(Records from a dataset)
____________
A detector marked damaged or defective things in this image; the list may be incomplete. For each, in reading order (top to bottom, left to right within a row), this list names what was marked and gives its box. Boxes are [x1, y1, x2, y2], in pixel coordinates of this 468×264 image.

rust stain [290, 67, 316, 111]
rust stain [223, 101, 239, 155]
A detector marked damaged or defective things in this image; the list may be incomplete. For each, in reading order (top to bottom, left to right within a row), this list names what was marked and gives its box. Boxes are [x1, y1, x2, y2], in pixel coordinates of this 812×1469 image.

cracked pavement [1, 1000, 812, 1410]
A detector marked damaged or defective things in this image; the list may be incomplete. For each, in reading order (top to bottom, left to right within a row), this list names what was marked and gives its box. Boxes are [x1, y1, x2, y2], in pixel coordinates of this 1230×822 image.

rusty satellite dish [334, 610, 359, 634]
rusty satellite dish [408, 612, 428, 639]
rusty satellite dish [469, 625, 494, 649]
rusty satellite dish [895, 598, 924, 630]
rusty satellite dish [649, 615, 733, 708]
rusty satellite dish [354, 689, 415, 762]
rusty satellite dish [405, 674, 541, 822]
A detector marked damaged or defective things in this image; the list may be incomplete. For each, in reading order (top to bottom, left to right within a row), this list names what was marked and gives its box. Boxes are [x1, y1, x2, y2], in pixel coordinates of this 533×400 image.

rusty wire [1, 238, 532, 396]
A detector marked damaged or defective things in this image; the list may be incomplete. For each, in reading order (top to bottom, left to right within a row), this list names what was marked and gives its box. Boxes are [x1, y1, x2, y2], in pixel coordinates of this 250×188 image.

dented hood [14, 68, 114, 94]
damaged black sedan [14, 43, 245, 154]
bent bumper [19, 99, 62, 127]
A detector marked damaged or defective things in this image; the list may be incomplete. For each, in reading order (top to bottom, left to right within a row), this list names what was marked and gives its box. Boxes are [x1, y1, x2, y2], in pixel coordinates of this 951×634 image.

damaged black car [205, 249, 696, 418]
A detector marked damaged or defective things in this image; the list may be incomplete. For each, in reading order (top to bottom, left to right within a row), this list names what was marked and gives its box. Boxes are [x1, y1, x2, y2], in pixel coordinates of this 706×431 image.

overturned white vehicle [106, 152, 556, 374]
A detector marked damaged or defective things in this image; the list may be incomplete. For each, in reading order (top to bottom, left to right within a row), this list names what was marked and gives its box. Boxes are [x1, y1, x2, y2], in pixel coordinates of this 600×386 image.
____________
**Task to complete:**
The data must be printed verbatim, line by line.

**Worked solution:**
A detector marked damaged or defective things in this image; the list may be incomplete. For each, in reading order (top to bottom, left to right within a row), this list names what was marked and gives its box. Boxes are [x1, y1, x2, y2], in pixel coordinates of this 468×264 image.

rust stain [290, 67, 316, 111]
rust stain [223, 101, 239, 155]
A detector marked damaged or defective things in this image; the list may be incomplete. For each, in reading order (top to bottom, left to right within a row), this list names what was marked and gives its box. Boxes are [x1, y1, x2, y2], in pixel coordinates of this 812×1469 image.

cracked pavement [1, 1000, 812, 1410]
A detector marked damaged or defective things in this image; the list may be incomplete. For each, in reading order (top to bottom, left to right within a row), this list names what was marked and gives its box. Boxes are [x1, y1, x2, y2], in pixel coordinates of this 1230×822 image.

rusty satellite dish [334, 610, 359, 634]
rusty satellite dish [408, 612, 428, 639]
rusty satellite dish [469, 625, 494, 649]
rusty satellite dish [895, 598, 924, 630]
rusty satellite dish [649, 615, 733, 708]
rusty satellite dish [354, 689, 415, 762]
rusty satellite dish [405, 674, 541, 822]
A detector marked damaged or defective things in this image; the list may be incomplete. For each, in reading order (top to bottom, left to right within a row), this list names what was marked and gives its box. Boxes are [x1, y1, x2, y2], in pixel coordinates of this 533×400 image.

rusty wire [1, 238, 532, 396]
A detector marked damaged or defective things in this image; the list may be incomplete. For each, in reading order (top to bottom, left to right within a row), this list names what was marked and gives its box. Boxes are [x1, y1, x2, y2], in pixel coordinates of this 250×188 image.

dented hood [14, 68, 114, 94]
damaged black sedan [14, 43, 245, 154]
bent bumper [19, 99, 62, 127]
A detector marked damaged or defective things in this image; the list may be incomplete. For each, in reading order (top to bottom, left to right within a row), this list names what was marked and gives its box. Boxes are [x1, y1, x2, y2], in pixel coordinates of this 951×634 image.

damaged black car [205, 249, 696, 418]
A detector marked damaged or defective things in this image; the list may be incomplete. For each, in reading order (top to bottom, left to right within a row), this list names what was marked and gives its box. Boxes are [x1, y1, x2, y2], in pixel coordinates of this 706×431 image.

overturned white vehicle [106, 152, 556, 374]
A detector marked damaged or defective things in this image; the list may be incomplete. For each, in reading order (top to bottom, left to right within a row), this list names what was marked and gives its box. Boxes are [x1, y1, x2, y2], in pixel coordinates of this 600×386 image.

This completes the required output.